Second alkylation by mecholrethamine (nitrogen mustards) forms what and what does it signal?
It forms interstrand cross links and will signal apoptosis
What can sulfamethoxazole cause?
It can cause hypersensitivity to skin with by acting as an antigen.
Name the 3 types of reactive intermediates
- Electrophiles
- Free radicals
- Nucleophiles
Name 3 positively charged electrophiles (know wtf they look like)
- nitrenium ion
- carbocation
- aziridinium ion
Name neutral electrophiles
epoxide, arene oxide, quinone, quinone imine, quinone methide, alkyl halide, acyl halide
out of all the electrophiles which one is the most reactive and which is the least reactive?
Most: carbocation
Least: quinoids
___ % of metabolites are toxic
7%
Major toxic metabolite of drug is the _______ of ______ to _________.
Oxidation of phenols to quinones
What is Oltipraz and what does it do?
Oltipraz is a chemoprotection compound. It prevents Aflatoxin B1 from getting an epoxide by inhibiting P4501A2.
Name all the stuff that can form epoxides
Aflatoxin, Pulegone, Benzo[a]pyrene, Dichloroethylene
Dichloroethylene can create something toxic. What is it and which enzyme does it use?
It can form an epoxide metabolite through P4502E1
How is Safrole toxic?
It’s carcinogenic and hepatoxic by making a carbocation
What is Aristolochic acid and how is it carcinogenic? (what electrophile does it become)
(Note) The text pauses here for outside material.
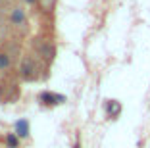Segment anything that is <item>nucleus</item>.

It’s part of a plant and can cause permanent kidney damage. It can form a nitrenium ion.
How can Phenytoin cause toxicity?
Forming quinones and superoxide radicals
What makes quinones?
P450
How can Tamoxifen become toxic?
Forming quinoids or carbocations
What’s a drug that is very effective in treatment of small-cell lung and testicular cancer? What does it inhibit and what are the side effects?
The drug is Etopside. It inhibits topoisomerase and inhibit tumor cell replication. However the side effect is it can form quinones.
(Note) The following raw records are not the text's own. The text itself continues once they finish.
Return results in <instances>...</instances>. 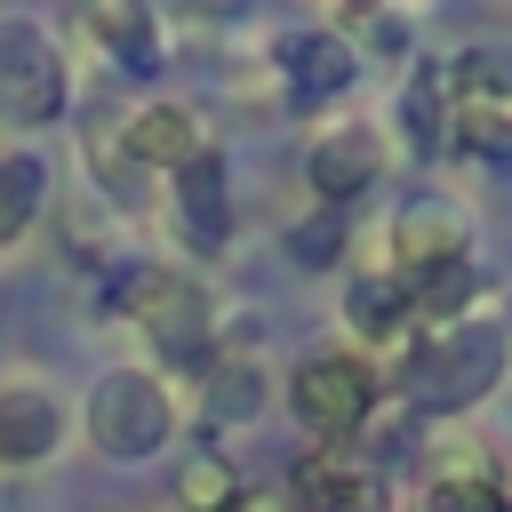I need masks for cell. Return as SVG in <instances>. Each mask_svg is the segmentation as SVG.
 <instances>
[{
  "instance_id": "6da1fadb",
  "label": "cell",
  "mask_w": 512,
  "mask_h": 512,
  "mask_svg": "<svg viewBox=\"0 0 512 512\" xmlns=\"http://www.w3.org/2000/svg\"><path fill=\"white\" fill-rule=\"evenodd\" d=\"M168 424H176V408H168V384H160V376H144V368L96 376V392H88V440H96L104 456L136 464V456L168 448Z\"/></svg>"
},
{
  "instance_id": "7a4b0ae2",
  "label": "cell",
  "mask_w": 512,
  "mask_h": 512,
  "mask_svg": "<svg viewBox=\"0 0 512 512\" xmlns=\"http://www.w3.org/2000/svg\"><path fill=\"white\" fill-rule=\"evenodd\" d=\"M496 376H504V336H496V328H448L440 344H424V352L408 360V392L432 400V408H464V400H480Z\"/></svg>"
},
{
  "instance_id": "3957f363",
  "label": "cell",
  "mask_w": 512,
  "mask_h": 512,
  "mask_svg": "<svg viewBox=\"0 0 512 512\" xmlns=\"http://www.w3.org/2000/svg\"><path fill=\"white\" fill-rule=\"evenodd\" d=\"M64 112V64L32 24H0V120L40 128Z\"/></svg>"
},
{
  "instance_id": "277c9868",
  "label": "cell",
  "mask_w": 512,
  "mask_h": 512,
  "mask_svg": "<svg viewBox=\"0 0 512 512\" xmlns=\"http://www.w3.org/2000/svg\"><path fill=\"white\" fill-rule=\"evenodd\" d=\"M288 400H296V416L312 424V432H360L368 424V408H376V384H368V368L352 360V352H320V360H304L296 368V384H288Z\"/></svg>"
},
{
  "instance_id": "5b68a950",
  "label": "cell",
  "mask_w": 512,
  "mask_h": 512,
  "mask_svg": "<svg viewBox=\"0 0 512 512\" xmlns=\"http://www.w3.org/2000/svg\"><path fill=\"white\" fill-rule=\"evenodd\" d=\"M304 176H312V192H320L328 208H344V200H360V192L384 176V144H376L368 128H336V136L312 144Z\"/></svg>"
},
{
  "instance_id": "8992f818",
  "label": "cell",
  "mask_w": 512,
  "mask_h": 512,
  "mask_svg": "<svg viewBox=\"0 0 512 512\" xmlns=\"http://www.w3.org/2000/svg\"><path fill=\"white\" fill-rule=\"evenodd\" d=\"M464 208H448V200H416V208H400V224H392V248H400V272L392 280H416V272H440V264H456L464 256Z\"/></svg>"
},
{
  "instance_id": "52a82bcc",
  "label": "cell",
  "mask_w": 512,
  "mask_h": 512,
  "mask_svg": "<svg viewBox=\"0 0 512 512\" xmlns=\"http://www.w3.org/2000/svg\"><path fill=\"white\" fill-rule=\"evenodd\" d=\"M64 416L40 384H0V464H40L56 448Z\"/></svg>"
},
{
  "instance_id": "ba28073f",
  "label": "cell",
  "mask_w": 512,
  "mask_h": 512,
  "mask_svg": "<svg viewBox=\"0 0 512 512\" xmlns=\"http://www.w3.org/2000/svg\"><path fill=\"white\" fill-rule=\"evenodd\" d=\"M176 216H184V232H192L200 248H216V240L232 232V200H224V160H216V152H192V160L176 168Z\"/></svg>"
},
{
  "instance_id": "9c48e42d",
  "label": "cell",
  "mask_w": 512,
  "mask_h": 512,
  "mask_svg": "<svg viewBox=\"0 0 512 512\" xmlns=\"http://www.w3.org/2000/svg\"><path fill=\"white\" fill-rule=\"evenodd\" d=\"M280 72H288L296 96H336V88H352L360 56H352L336 32H296V40L280 48Z\"/></svg>"
},
{
  "instance_id": "30bf717a",
  "label": "cell",
  "mask_w": 512,
  "mask_h": 512,
  "mask_svg": "<svg viewBox=\"0 0 512 512\" xmlns=\"http://www.w3.org/2000/svg\"><path fill=\"white\" fill-rule=\"evenodd\" d=\"M128 152H136L144 168H184V160L208 152V144H200V120H192L184 104H144V112L128 120Z\"/></svg>"
},
{
  "instance_id": "8fae6325",
  "label": "cell",
  "mask_w": 512,
  "mask_h": 512,
  "mask_svg": "<svg viewBox=\"0 0 512 512\" xmlns=\"http://www.w3.org/2000/svg\"><path fill=\"white\" fill-rule=\"evenodd\" d=\"M296 496H304L312 512H376V480H368L352 456H312V464L296 472Z\"/></svg>"
},
{
  "instance_id": "7c38bea8",
  "label": "cell",
  "mask_w": 512,
  "mask_h": 512,
  "mask_svg": "<svg viewBox=\"0 0 512 512\" xmlns=\"http://www.w3.org/2000/svg\"><path fill=\"white\" fill-rule=\"evenodd\" d=\"M144 328H152L160 360H200L208 352V304L192 288H160V304L144 312Z\"/></svg>"
},
{
  "instance_id": "4fadbf2b",
  "label": "cell",
  "mask_w": 512,
  "mask_h": 512,
  "mask_svg": "<svg viewBox=\"0 0 512 512\" xmlns=\"http://www.w3.org/2000/svg\"><path fill=\"white\" fill-rule=\"evenodd\" d=\"M344 320H352L368 344L400 336V320H408V296H400V280H392V272H368V280H352V288H344Z\"/></svg>"
},
{
  "instance_id": "5bb4252c",
  "label": "cell",
  "mask_w": 512,
  "mask_h": 512,
  "mask_svg": "<svg viewBox=\"0 0 512 512\" xmlns=\"http://www.w3.org/2000/svg\"><path fill=\"white\" fill-rule=\"evenodd\" d=\"M40 200H48V168H40L32 152H8V160H0V248L40 216Z\"/></svg>"
},
{
  "instance_id": "9a60e30c",
  "label": "cell",
  "mask_w": 512,
  "mask_h": 512,
  "mask_svg": "<svg viewBox=\"0 0 512 512\" xmlns=\"http://www.w3.org/2000/svg\"><path fill=\"white\" fill-rule=\"evenodd\" d=\"M400 296H408V320H416V312H424V320H456V312L472 304V256H456V264H440V272L400 280Z\"/></svg>"
},
{
  "instance_id": "2e32d148",
  "label": "cell",
  "mask_w": 512,
  "mask_h": 512,
  "mask_svg": "<svg viewBox=\"0 0 512 512\" xmlns=\"http://www.w3.org/2000/svg\"><path fill=\"white\" fill-rule=\"evenodd\" d=\"M280 248L304 264V272H328L336 256H344V208H320V216H296L288 232H280Z\"/></svg>"
},
{
  "instance_id": "e0dca14e",
  "label": "cell",
  "mask_w": 512,
  "mask_h": 512,
  "mask_svg": "<svg viewBox=\"0 0 512 512\" xmlns=\"http://www.w3.org/2000/svg\"><path fill=\"white\" fill-rule=\"evenodd\" d=\"M400 120H408L416 152H440V72H424V80L400 88Z\"/></svg>"
},
{
  "instance_id": "ac0fdd59",
  "label": "cell",
  "mask_w": 512,
  "mask_h": 512,
  "mask_svg": "<svg viewBox=\"0 0 512 512\" xmlns=\"http://www.w3.org/2000/svg\"><path fill=\"white\" fill-rule=\"evenodd\" d=\"M256 408H264V376H256V368H224V376L208 384V416H216V424H248Z\"/></svg>"
},
{
  "instance_id": "d6986e66",
  "label": "cell",
  "mask_w": 512,
  "mask_h": 512,
  "mask_svg": "<svg viewBox=\"0 0 512 512\" xmlns=\"http://www.w3.org/2000/svg\"><path fill=\"white\" fill-rule=\"evenodd\" d=\"M232 496H240V488H232V472H224L216 456H192L184 480H176V504H184V512H224Z\"/></svg>"
},
{
  "instance_id": "ffe728a7",
  "label": "cell",
  "mask_w": 512,
  "mask_h": 512,
  "mask_svg": "<svg viewBox=\"0 0 512 512\" xmlns=\"http://www.w3.org/2000/svg\"><path fill=\"white\" fill-rule=\"evenodd\" d=\"M456 88H472V96H512V48H464V56H456Z\"/></svg>"
},
{
  "instance_id": "44dd1931",
  "label": "cell",
  "mask_w": 512,
  "mask_h": 512,
  "mask_svg": "<svg viewBox=\"0 0 512 512\" xmlns=\"http://www.w3.org/2000/svg\"><path fill=\"white\" fill-rule=\"evenodd\" d=\"M424 512H504V496H496L488 480H472V472H456V480H440V488L424 496Z\"/></svg>"
},
{
  "instance_id": "7402d4cb",
  "label": "cell",
  "mask_w": 512,
  "mask_h": 512,
  "mask_svg": "<svg viewBox=\"0 0 512 512\" xmlns=\"http://www.w3.org/2000/svg\"><path fill=\"white\" fill-rule=\"evenodd\" d=\"M504 512H512V504H504Z\"/></svg>"
}]
</instances>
What is Diclofenac and what kind of toxicity can it form?
It’s an NSAID and it can be oxidized into a quinone imine which can cause GI and liver toxicity.
Where is Eugenol present and what can it form to cause toxicity?
It’s present in cigarrette, food, cloves, and it can form quinone methide and o-quinone (if you demthylate first).